The guards at Ahlden placed Sophia Dorothea's corpse in a lead coffin and deposited it in a cellar. In January 1727 an order came from London that she be buried without any ceremony in the cemetery of Ahlden, which was impossible after weeks of heavy rain. The coffin was brought back to the cellar and covered in sand. Not until May 1727 was Sophia Dorothea buried, secretly and at night, beside her parents in the Stadtkirche in Celle. George I died four weeks later while he was visiting Hanover.

===Inheritance===
Sophia Dorothea's parents seem to have believed to the last that their daughter would one day be released. In January 1705, shortly before her father's death, he and his wife drew up a joint will, under which their daughter was to receive the estates of Ahlden, Rethem and Walsrode, extensive estates in France, and Celle, her father's fortune and her mother's jewelry. Her father appointed Count Heinrich Sigismund von Bar as administrator of Sophia Dorothea's fortune. She named him as one of the main beneficiaries of her will, but he died six years before she did.

==Related history==
- Eleonore von dem Knesebeck (1655–1717), Sophia Dorothea's lady-in-waiting and close confidant, was imprisoned in 1695 in Scharzfels Castle in the borough of Herzberg am Harz. After two years of solitary confinement, she managed to escape on 5 November 1697 and was able to flee to Wolfenbüttel under the protection of Duke Anthony Ulrich. She left a unique document in the room of the tower where she was confined: all the walls and doors were written down to the last corner with charcoal and chalk. The texts (sacred poems in the style of contemporary church hymns), were accusations against her enemies at court and memoir-like prose pieces; all these were recorded for the Hanover archive files. Until her death, she denied the adulterous relationship between Sophia Dorothea and von Königsmarck.
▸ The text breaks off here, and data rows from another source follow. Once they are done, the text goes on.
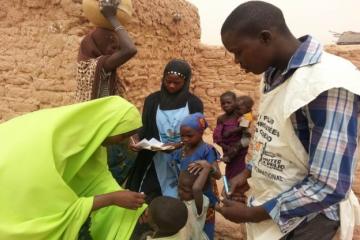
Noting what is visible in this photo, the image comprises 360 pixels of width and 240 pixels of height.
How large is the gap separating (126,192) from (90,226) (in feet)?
1.20

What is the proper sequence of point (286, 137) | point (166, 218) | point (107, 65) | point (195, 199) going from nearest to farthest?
point (286, 137) < point (166, 218) < point (195, 199) < point (107, 65)

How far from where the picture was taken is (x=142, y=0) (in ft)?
15.0

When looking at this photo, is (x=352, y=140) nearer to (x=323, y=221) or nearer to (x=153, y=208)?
(x=323, y=221)

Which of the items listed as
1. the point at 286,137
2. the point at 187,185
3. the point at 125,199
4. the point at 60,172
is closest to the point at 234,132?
the point at 187,185

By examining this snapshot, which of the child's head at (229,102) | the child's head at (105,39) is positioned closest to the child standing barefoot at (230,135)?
the child's head at (229,102)

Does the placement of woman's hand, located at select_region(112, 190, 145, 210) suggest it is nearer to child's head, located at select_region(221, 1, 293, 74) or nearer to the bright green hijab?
the bright green hijab

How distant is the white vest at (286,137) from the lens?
1.17 meters

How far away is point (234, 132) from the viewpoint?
3.67 meters

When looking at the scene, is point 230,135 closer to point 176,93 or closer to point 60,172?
point 176,93

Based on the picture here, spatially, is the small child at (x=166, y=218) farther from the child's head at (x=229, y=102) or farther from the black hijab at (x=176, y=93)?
the child's head at (x=229, y=102)

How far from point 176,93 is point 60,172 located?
1.41 meters

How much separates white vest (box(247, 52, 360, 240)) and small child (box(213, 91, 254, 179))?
2185mm

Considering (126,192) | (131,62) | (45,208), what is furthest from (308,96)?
(131,62)

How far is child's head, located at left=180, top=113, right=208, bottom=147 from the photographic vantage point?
2.68 meters
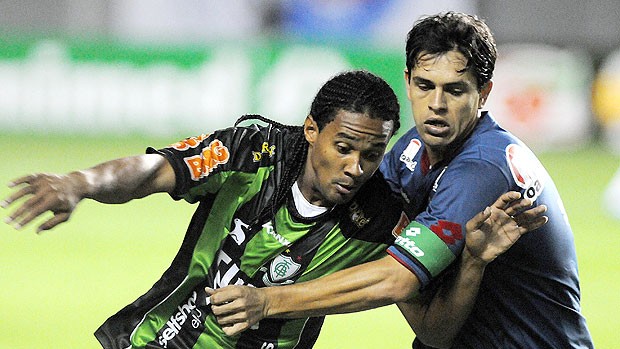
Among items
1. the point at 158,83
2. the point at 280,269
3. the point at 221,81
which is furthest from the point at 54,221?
the point at 158,83

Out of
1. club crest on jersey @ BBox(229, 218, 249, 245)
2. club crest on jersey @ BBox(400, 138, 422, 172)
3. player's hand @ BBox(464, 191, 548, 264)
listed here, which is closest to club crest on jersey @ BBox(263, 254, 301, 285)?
club crest on jersey @ BBox(229, 218, 249, 245)

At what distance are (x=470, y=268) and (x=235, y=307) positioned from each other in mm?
1016

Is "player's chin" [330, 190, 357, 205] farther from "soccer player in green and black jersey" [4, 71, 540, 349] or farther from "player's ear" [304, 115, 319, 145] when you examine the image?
"player's ear" [304, 115, 319, 145]

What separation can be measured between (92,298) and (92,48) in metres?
8.13

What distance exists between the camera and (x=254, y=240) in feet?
16.4

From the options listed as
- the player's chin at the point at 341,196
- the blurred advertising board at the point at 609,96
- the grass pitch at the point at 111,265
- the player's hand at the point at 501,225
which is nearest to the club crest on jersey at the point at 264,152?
the player's chin at the point at 341,196

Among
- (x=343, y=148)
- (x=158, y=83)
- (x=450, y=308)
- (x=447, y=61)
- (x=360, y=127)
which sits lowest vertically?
(x=158, y=83)

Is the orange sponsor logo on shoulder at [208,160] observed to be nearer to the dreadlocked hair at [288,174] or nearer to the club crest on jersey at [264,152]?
the club crest on jersey at [264,152]

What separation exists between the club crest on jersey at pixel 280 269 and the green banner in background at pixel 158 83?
11.3m

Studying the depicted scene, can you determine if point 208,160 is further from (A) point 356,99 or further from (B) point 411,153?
(B) point 411,153

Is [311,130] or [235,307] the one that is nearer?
[235,307]

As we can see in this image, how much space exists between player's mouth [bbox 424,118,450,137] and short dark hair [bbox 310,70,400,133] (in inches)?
6.1

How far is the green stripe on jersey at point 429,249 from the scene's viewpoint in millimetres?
4566

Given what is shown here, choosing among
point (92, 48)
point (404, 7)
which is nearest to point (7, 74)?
point (92, 48)
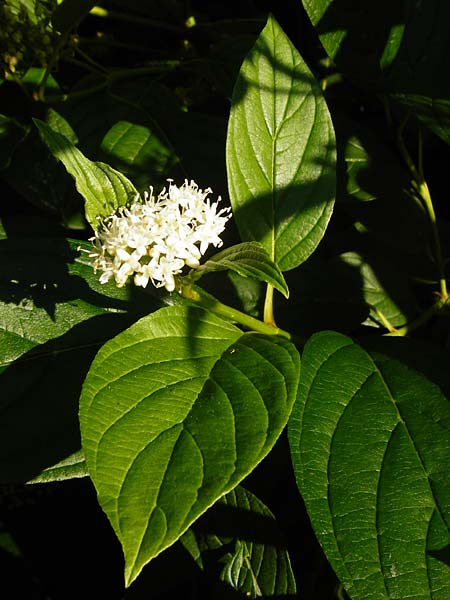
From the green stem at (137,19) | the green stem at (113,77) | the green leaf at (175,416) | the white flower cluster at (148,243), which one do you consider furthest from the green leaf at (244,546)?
the green stem at (137,19)

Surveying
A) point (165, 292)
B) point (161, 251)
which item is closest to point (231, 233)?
point (165, 292)

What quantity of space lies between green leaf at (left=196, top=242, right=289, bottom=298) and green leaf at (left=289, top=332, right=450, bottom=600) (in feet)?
0.62

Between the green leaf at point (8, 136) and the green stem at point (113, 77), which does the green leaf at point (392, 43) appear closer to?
the green stem at point (113, 77)

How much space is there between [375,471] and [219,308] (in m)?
0.30

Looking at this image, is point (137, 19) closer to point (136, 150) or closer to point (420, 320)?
Answer: point (136, 150)

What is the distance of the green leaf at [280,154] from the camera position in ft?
3.92

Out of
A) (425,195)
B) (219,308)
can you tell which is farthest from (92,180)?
(425,195)

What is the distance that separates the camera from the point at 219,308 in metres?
1.10

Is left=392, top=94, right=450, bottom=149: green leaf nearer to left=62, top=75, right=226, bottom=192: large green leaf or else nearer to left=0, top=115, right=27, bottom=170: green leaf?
left=62, top=75, right=226, bottom=192: large green leaf

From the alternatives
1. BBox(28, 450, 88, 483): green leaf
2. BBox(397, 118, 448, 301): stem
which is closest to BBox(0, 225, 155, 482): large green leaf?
BBox(28, 450, 88, 483): green leaf

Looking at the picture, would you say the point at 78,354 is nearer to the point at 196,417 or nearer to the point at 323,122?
the point at 196,417

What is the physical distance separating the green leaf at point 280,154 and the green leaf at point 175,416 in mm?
200

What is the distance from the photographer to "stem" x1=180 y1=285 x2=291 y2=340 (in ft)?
3.55

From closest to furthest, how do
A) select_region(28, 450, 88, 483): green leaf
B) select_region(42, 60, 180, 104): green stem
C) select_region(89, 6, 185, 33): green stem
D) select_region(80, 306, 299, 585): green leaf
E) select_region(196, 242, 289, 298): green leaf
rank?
A: select_region(80, 306, 299, 585): green leaf, select_region(196, 242, 289, 298): green leaf, select_region(28, 450, 88, 483): green leaf, select_region(42, 60, 180, 104): green stem, select_region(89, 6, 185, 33): green stem
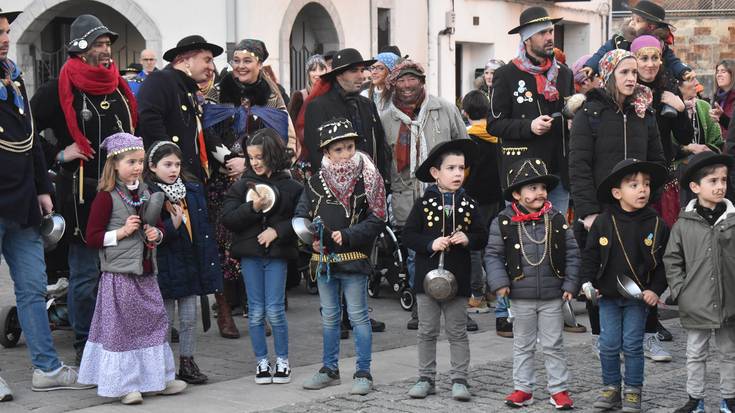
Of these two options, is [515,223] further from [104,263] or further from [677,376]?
[104,263]

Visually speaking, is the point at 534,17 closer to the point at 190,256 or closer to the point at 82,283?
the point at 190,256

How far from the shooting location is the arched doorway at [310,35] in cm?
2295

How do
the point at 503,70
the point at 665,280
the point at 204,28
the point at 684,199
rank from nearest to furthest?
1. the point at 665,280
2. the point at 503,70
3. the point at 684,199
4. the point at 204,28

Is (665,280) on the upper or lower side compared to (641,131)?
lower

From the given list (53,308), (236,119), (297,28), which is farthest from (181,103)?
(297,28)

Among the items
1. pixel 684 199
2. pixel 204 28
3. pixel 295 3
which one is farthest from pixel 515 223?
pixel 295 3

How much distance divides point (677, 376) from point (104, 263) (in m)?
3.63

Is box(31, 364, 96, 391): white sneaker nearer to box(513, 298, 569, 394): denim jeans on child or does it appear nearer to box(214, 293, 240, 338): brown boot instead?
box(214, 293, 240, 338): brown boot

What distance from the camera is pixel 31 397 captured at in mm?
7629

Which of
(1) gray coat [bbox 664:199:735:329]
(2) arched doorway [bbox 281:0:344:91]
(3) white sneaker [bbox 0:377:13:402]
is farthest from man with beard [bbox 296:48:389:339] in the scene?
(2) arched doorway [bbox 281:0:344:91]

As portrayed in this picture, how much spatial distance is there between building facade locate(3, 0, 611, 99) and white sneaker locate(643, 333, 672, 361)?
41.6 feet

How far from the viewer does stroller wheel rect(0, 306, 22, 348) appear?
29.8 feet

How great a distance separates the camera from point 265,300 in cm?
815

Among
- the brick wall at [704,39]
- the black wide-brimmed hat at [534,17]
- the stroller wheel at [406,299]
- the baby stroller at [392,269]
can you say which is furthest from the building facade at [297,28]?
the black wide-brimmed hat at [534,17]
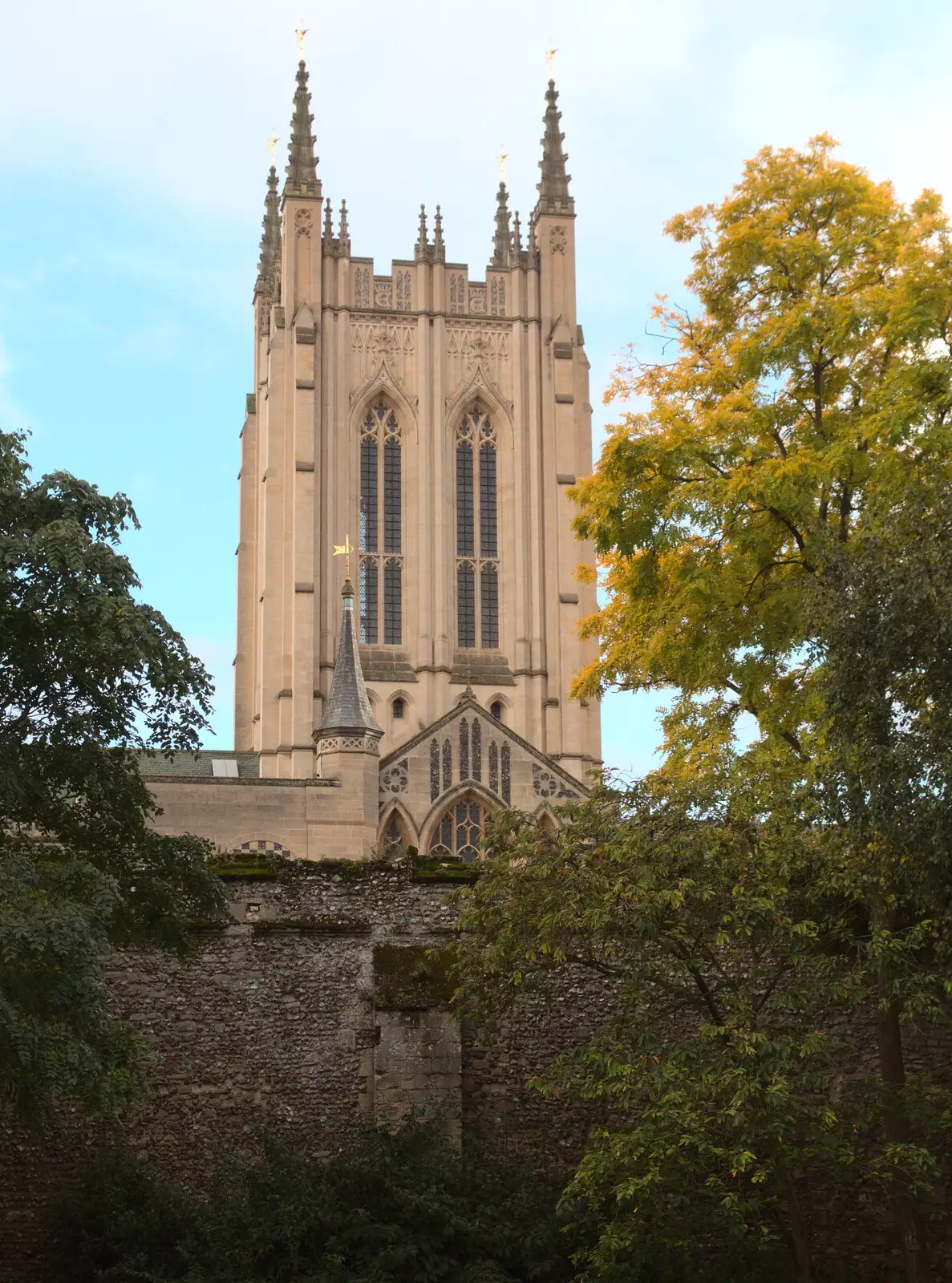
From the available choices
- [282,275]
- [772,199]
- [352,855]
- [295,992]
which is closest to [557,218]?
Answer: [282,275]

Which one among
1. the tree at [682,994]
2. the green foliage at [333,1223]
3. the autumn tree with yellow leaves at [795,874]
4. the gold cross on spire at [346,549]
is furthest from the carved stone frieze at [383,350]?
the green foliage at [333,1223]

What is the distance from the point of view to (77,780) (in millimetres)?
17344

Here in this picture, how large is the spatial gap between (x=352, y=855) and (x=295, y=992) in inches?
711

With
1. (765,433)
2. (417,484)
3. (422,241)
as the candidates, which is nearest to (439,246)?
(422,241)

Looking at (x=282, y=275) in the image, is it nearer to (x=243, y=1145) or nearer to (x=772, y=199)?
(x=772, y=199)

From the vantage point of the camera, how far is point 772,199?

- A French adventurer, Marquis Armand de Lassay (1652–1738), claimed in his memoirs that he had received no fewer than thirteen love letters from Sophia Dorothea, but he never showed any documents to anyone.

- Sophia Dorothea's great-granddaughter Caroline Matilda of Great Britain, Queen consort of Denmark and Norway (1751–1775) shared her fate. After the Struensee affair in 1772, she was divorced from her husband, separated from her children and sent to Celle Castle, where she died three years later. In the crypt of the Stadtkirche St. Marien, both women are united in death.

- In 1804, Friedrich von Schiller planned a tragedy about Sophia Dorothea, to be called The Princess of Celle, but he never completed it.

==Film==
Sophia Dorothea's affair is the basis of the British film Saraband for Dead Lovers (1948), in which she is played by Joan Greenwood and Königsmarck is played by Stewart Granger.